#### [Work instructions]
Return the entries in full, exactly as written.

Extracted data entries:
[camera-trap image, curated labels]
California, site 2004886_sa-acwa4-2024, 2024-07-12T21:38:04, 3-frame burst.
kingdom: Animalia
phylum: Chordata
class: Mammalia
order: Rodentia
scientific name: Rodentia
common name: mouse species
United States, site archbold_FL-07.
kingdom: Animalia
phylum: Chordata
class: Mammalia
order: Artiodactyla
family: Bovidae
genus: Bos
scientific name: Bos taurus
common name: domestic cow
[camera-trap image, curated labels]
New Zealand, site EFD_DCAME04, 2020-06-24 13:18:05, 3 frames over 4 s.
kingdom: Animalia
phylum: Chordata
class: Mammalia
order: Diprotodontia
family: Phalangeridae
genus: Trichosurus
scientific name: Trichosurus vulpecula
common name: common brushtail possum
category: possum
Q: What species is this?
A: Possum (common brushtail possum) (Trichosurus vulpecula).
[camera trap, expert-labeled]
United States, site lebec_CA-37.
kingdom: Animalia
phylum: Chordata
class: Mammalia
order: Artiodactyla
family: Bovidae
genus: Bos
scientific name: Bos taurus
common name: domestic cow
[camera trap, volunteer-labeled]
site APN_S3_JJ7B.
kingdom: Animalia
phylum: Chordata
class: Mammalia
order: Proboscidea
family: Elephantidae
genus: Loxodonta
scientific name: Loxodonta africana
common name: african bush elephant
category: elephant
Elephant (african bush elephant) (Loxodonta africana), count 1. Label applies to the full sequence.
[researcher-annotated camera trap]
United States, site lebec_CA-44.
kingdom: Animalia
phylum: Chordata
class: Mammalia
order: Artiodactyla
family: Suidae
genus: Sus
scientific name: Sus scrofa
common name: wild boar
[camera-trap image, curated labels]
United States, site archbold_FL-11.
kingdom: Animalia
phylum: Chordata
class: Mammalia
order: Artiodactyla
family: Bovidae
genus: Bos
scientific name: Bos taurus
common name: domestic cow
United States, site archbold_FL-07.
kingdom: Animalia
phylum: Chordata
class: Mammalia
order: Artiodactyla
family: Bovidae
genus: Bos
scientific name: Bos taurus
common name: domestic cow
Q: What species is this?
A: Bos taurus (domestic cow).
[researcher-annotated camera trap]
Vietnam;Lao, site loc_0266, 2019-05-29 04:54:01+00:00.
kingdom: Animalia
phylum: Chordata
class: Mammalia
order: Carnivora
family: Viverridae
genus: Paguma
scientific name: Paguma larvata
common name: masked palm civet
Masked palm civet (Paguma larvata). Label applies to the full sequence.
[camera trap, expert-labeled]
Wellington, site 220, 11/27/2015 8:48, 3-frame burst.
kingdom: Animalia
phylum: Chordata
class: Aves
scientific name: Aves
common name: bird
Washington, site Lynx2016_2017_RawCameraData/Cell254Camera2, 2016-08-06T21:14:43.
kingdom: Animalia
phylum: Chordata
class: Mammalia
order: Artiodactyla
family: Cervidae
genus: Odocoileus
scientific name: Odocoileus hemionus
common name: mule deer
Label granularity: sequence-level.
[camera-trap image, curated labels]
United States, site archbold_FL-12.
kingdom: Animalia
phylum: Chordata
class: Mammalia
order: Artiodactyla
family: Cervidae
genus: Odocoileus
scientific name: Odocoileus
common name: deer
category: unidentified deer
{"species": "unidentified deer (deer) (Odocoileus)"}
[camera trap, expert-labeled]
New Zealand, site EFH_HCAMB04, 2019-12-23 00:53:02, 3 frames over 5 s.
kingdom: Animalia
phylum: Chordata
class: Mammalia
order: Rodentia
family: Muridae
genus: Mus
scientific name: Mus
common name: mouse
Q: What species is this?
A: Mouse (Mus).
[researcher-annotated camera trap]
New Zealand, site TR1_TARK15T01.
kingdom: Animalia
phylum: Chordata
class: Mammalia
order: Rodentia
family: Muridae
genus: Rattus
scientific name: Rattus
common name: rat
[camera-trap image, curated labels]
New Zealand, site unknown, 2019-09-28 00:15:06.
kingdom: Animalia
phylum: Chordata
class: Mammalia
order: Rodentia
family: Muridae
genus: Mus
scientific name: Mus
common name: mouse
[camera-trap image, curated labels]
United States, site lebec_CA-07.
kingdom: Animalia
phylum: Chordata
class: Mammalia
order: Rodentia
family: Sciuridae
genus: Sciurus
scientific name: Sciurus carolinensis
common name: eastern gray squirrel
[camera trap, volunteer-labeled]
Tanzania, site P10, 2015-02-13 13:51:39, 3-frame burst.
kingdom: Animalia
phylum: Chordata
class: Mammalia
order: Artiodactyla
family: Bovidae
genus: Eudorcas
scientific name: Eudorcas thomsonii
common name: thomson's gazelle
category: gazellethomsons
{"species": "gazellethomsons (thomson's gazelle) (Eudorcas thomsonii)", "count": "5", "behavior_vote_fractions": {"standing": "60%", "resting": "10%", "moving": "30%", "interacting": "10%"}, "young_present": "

#### [Output below]
[camera-trap image, curated labels]
California, site 2004886_sa-acwa4-2024, 2024-07-12T21:38:04, 3-frame burst.
kingdom: Animalia
phylum: Chordata
class: Mammalia
order: Rodentia
scientific name: Rodentia
common name: mouse species
United States, site archbold_FL-07.
kingdom: Animalia
phylum: Chordata
class: Mammalia
order: Artiodactyla
family: Bovidae
genus: Bos
scientific name: Bos taurus
common name: domestic cow
[camera-trap image, curated labels]
New Zealand, site EFD_DCAME04, 2020-06-24 13:18:05, 3 frames over 4 s.
kingdom: Animalia
phylum: Chordata
class: Mammalia
order: Diprotodontia
family: Phalangeridae
genus: Trichosurus
scientific name: Trichosurus vulpecula
common name: common brushtail possum
category: possum
Q: What species is this?
A: Possum (common brushtail possum) (Trichosurus vulpecula).
[camera trap, expert-labeled]
United States, site lebec_CA-37.
kingdom: Animalia
phylum: Chordata
class: Mammalia
order: Artiodactyla
family: Bovidae
genus: Bos
scientific name: Bos taurus
common name: domestic cow
[camera trap, volunteer-labeled]
site APN_S3_JJ7B.
kingdom: Animalia
phylum: Chordata
class: Mammalia
order: Proboscidea
family: Elephantidae
genus: Loxodonta
scientific name: Loxodonta africana
common name: african bush elephant
category: elephant
Elephant (african bush elephant) (Loxodonta africana), count 1. Label applies to the full sequence.
[researcher-annotated camera trap]
United States, site lebec_CA-44.
kingdom: Animalia
phylum: Chordata
class: Mammalia
order: Artiodactyla
family: Suidae
genus: Sus
scientific name: Sus scrofa
common name: wild boar
[camera-trap image, curated labels]
United States, site archbold_FL-11.
kingdom: Animalia
phylum: Chordata
class: Mammalia
order: Artiodactyla
family: Bovidae
genus: Bos
scientific name: Bos taurus
common name: domestic cow
United States, site archbold_FL-07.
kingdom: Animalia
phylum: Chordata
class: Mammalia
order: Artiodactyla
family: Bovidae
genus: Bos
scientific name: Bos taurus
common name: domestic cow
Q: What species is this?
A: Bos taurus (domestic cow).
[researcher-annotated camera trap]
Vietnam;Lao, site loc_0266, 2019-05-29 04:54:01+00:00.
kingdom: Animalia
phylum: Chordata
class: Mammalia
order: Carnivora
family: Viverridae
genus: Paguma
scientific name: Paguma larvata
common name: masked palm civet
Masked palm civet (Paguma larvata). Label applies to the full sequence.
[camera trap, expert-labeled]
Wellington, site 220, 11/27/2015 8:48, 3-frame burst.
kingdom: Animalia
phylum: Chordata
class: Aves
scientific name: Aves
common name: bird
Washington, site Lynx2016_2017_RawCameraData/Cell254Camera2, 2016-08-06T21:14:43.
kingdom: Animalia
phylum: Chordata
class: Mammalia
order: Artiodactyla
family: Cervidae
genus: Odocoileus
scientific name: Odocoileus hemionus
common name: mule deer
Label granularity: sequence-level.
[camera-trap image, curated labels]
United States, site archbold_FL-12.
kingdom: Animalia
phylum: Chordata
class: Mammalia
order: Artiodactyla
family: Cervidae
genus: Odocoileus
scientific name: Odocoileus
common name: deer
category: unidentified deer
{"species": "unidentified deer (deer) (Odocoileus)"}
[camera trap, expert-labeled]
New Zealand, site EFH_HCAMB04, 2019-12-23 00:53:02, 3 frames over 5 s.
kingdom: Animalia
phylum: Chordata
class: Mammalia
order: Rodentia
family: Muridae
genus: Mus
scientific name: Mus
common name: mouse
Q: What species is this?
A: Mouse (Mus).
[researcher-annotated camera trap]
New Zealand, site TR1_TARK15T01.
kingdom: Animalia
phylum: Chordata
class: Mammalia
order: Rodentia
family: Muridae
genus: Rattus
scientific name: Rattus
common name: rat
[camera-trap image, curated labels]
New Zealand, site unknown, 2019-09-28 00:15:06.
kingdom: Animalia
phylum: Chordata
class: Mammalia
order: Rodentia
family: Muridae
genus: Mus
scientific name: Mus
common name: mouse
[camera-trap image, curated labels]
United States, site lebec_CA-07.
kingdom: Animalia
phylum: Chordata
class: Mammalia
order: Rodentia
family: Sciuridae
genus: Sciurus
scientific name: Sciurus carolinensis
common name: eastern gray squirrel
[camera trap, volunteer-labeled]
Tanzania, site P10, 2015-02-13 13:51:39, 3-frame burst.
kingdom: Animalia
phylum: Chordata
class: Mammalia
order: Artiodactyla
family: Bovidae
genus: Eudorcas
scientific name: Eudorcas thomsonii
common name: thomson's gazelle
category: gazellethomsons
{"species": "gazellethomsons (thomson's gazelle) (Eudorcas thomsonii)", "count": "5", "behavior_vote_fractions": {"standing": "60%", "resting": "10%", "moving": "30%", "interacting": "10%"}, "young_present": "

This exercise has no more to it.